Your objective:
Transcribe the listing below verbatim, omitting pictures.

Information provided:
------------------------------------
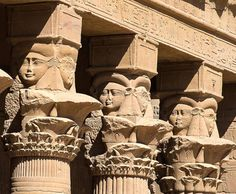 """Temple of the Goddess Isis at Philae (now on the Agilkia island): detail of three of the seven Hathoric columns (first three from the Second Pylon) on the east exterior side of the """"House of Birth"""" (the Mammisi)"""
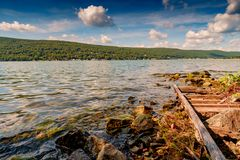 Greenwood Lake NY Summer. Scenic view of Greenwood lake on summer day with cloudscape stock images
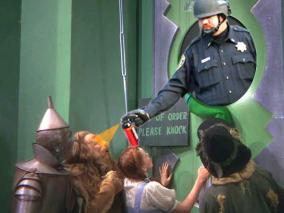 pepper spraying cop John Pike spraying Dorothy Lion Scarecrow Tinman in Wizard of Oz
------------------------------------
Solved exercise:
 """Temple of the Goddess Isis at Philae (now on the Agilkia island): detail of three of the seven Hathoric columns (first three from the Second Pylon) on the east exterior side of the """"House of Birth"""" (the Mammisi)"""
 Greenwood Lake NY Summer. Scenic view of Greenwood lake on summer day with cloudscape stock images
 pepper spraying cop John Pike spraying Dorothy Lion Scarecrow Tinman in Wizard of Oz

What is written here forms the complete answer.